Utah's higher-education overseers want to centralize and control how money is doled out to the state's nine colleges and universities.
Members of the Board of Regents voted Friday to support a drastic alteration to the funding matrix used to determine where - and how - lawmakers allocate funds to higher education.Higher-education officials also discussed a tentative $30 million ongoing budget and a $56 million supplemental request, which includes $45 million to solve Y2K computer problems and $7.5 million for this year's tuition shortfall. The shortfall resulted from a systemwide switch to the semester system this fall, and student enrollments dropped.
Regents will vote Oct. 22 during a telephone conference on a complete budget in order to prepare for a Nov. 2 report to Gov. Mike Leavitt.
"We could tie the system in a fashion that has never existed before," said regent chairman Charlie Johnson. "It would be a significant change in the way we run this system."
The new funding proposal, under which this year's budget will be given to legislators, is patterned after public education's funding plan. It concentrates less on how many college-credit hours students are taking and more on the total number of students served.
And, just as funding is appropriated to the Utah State Office of Education and distributed to districts, the regents' plan calls for money to be shifted to the office of the commissioner of higher education and then passed on to the institutions.
The schools are currently given funding directly from state coffers.
In the past, Utah's colleges and universities were mostly funded by the number of new students, full-time students and the cost of instruction. Some tuition money also was plugged back into schools.
Funds for compensation and to maintain and operate buildings, though, were fixed amounts, and one-time monies were often given for special reasons and during lean years.
"The formula was getting us by," Johnson said, "but it is not a good formula for the future."
Instructional and non-instructional compensation increases are also built into the new formula.
Commissioner Cecelia H. Foxley lists several advantages for the new funding mechanism. She believes it is simpler, more flexible, avoids specific tuition links for funding and "balances quality issues with growth issues."
Weber State University President Paul H. Thompson offered support but said his staff continually asks, "How will it hurt Weber State? They never ask how it will help Weber State."
Foxley does see some disadvantages, however.

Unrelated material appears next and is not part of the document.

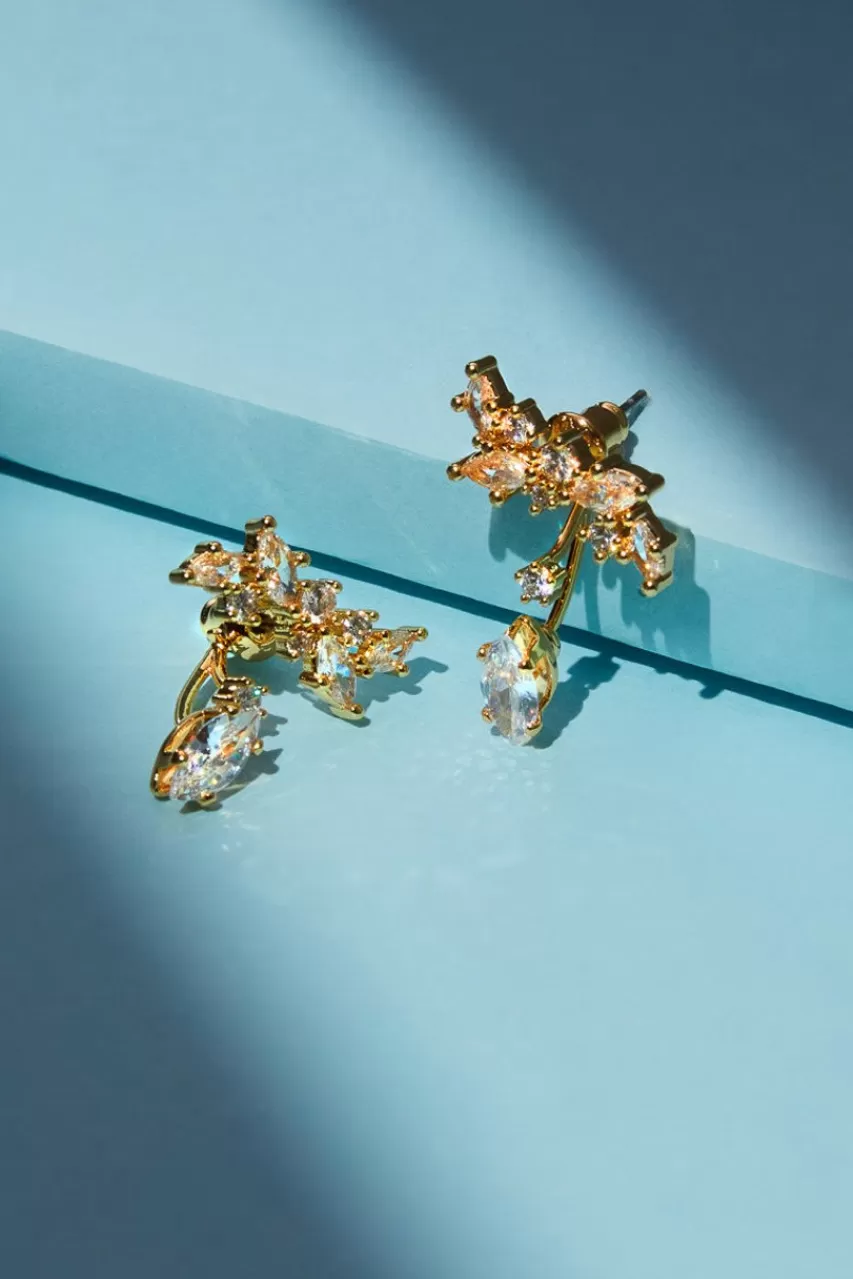 Francesca's Vicki Marquis Ear Jacket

Dips in enrollment, either in head counts or graduate programs, may be more punishing than under the current formula.
There also may be some reluctance to allow the regents more control of funds historically allocated by lawmakers, she said.

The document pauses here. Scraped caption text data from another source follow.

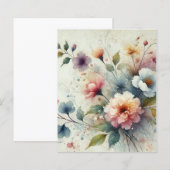 Nur für Sie (Vorne/Hinten)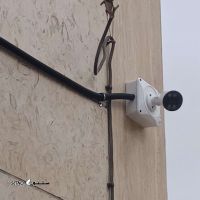 نصب و اجرای دوربین مداربسته کارخانه و کارگاه اصفهان شهرک صنعتی محمودآباد 
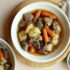 Potato and Sausage Crock Pot Soup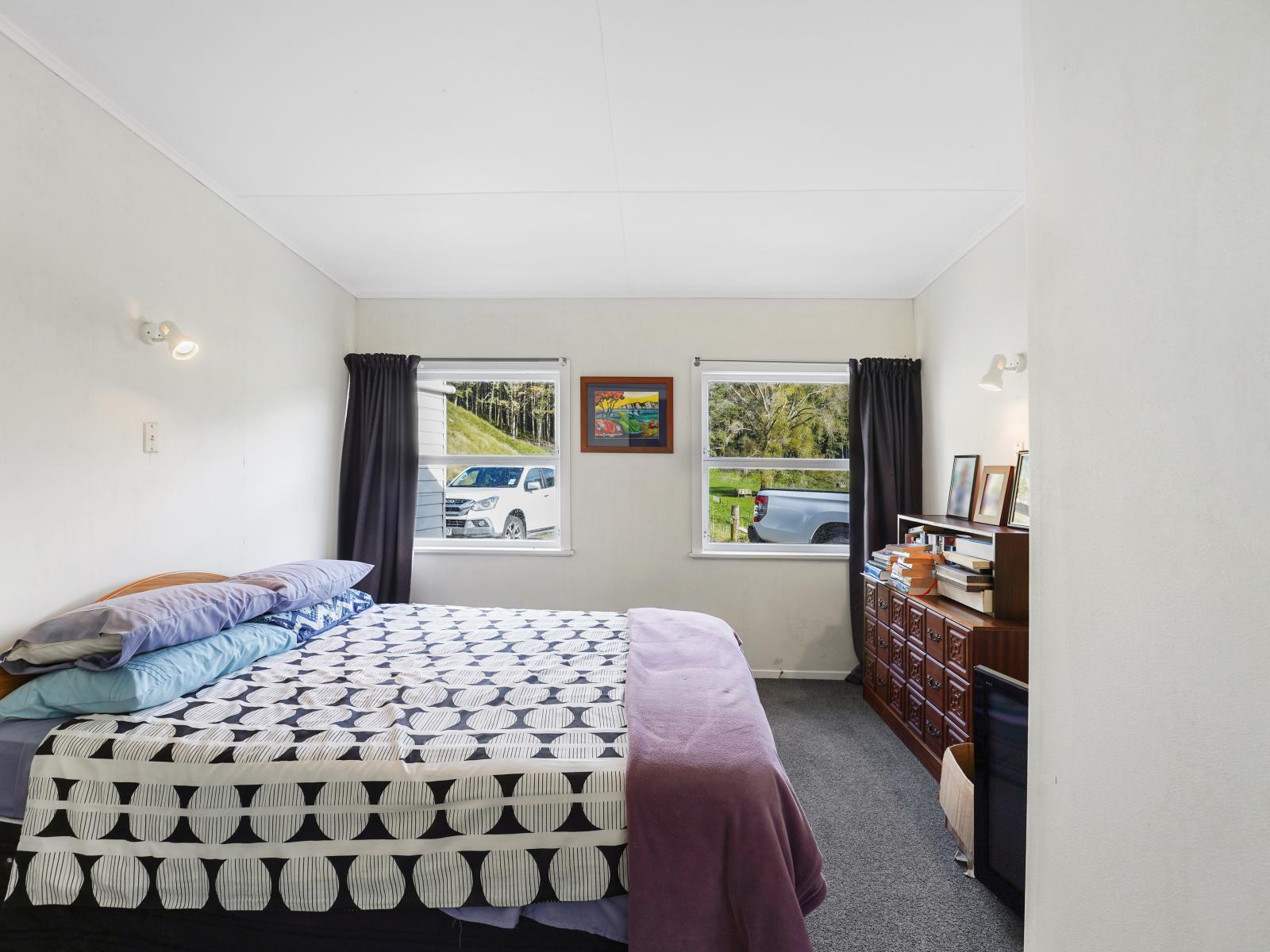 1522 State Highway 2, Wairoa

"This is a sound policy for higher education in this state, if we could just get there," Johnson said. He added that the new formula, by design, would allow some changes in funding.

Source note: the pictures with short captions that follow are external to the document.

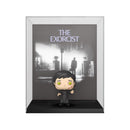 The Exorcist Father Karras Pop! Cover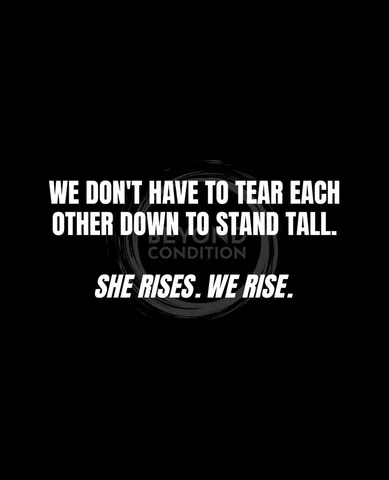 helletrevino Instagram post about Female bodybuilding solidarity
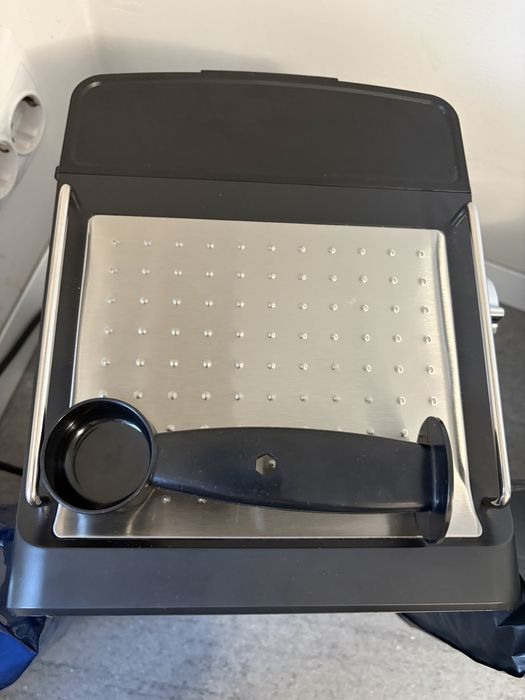 Espressor Samus Obsession 20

Asked by regent Evelyn Lee if the proposal would decrease the political nature of higher-education funding, Johnson responded that he had no feeling one way or the other.
It is, though, a good year to implement an untried system, given the Legislature's pledge to hold institutions harmless for drops in enrollment.
"This is not a panacea that cures all ills," he said. "It is a beginning point of a process to make this system better."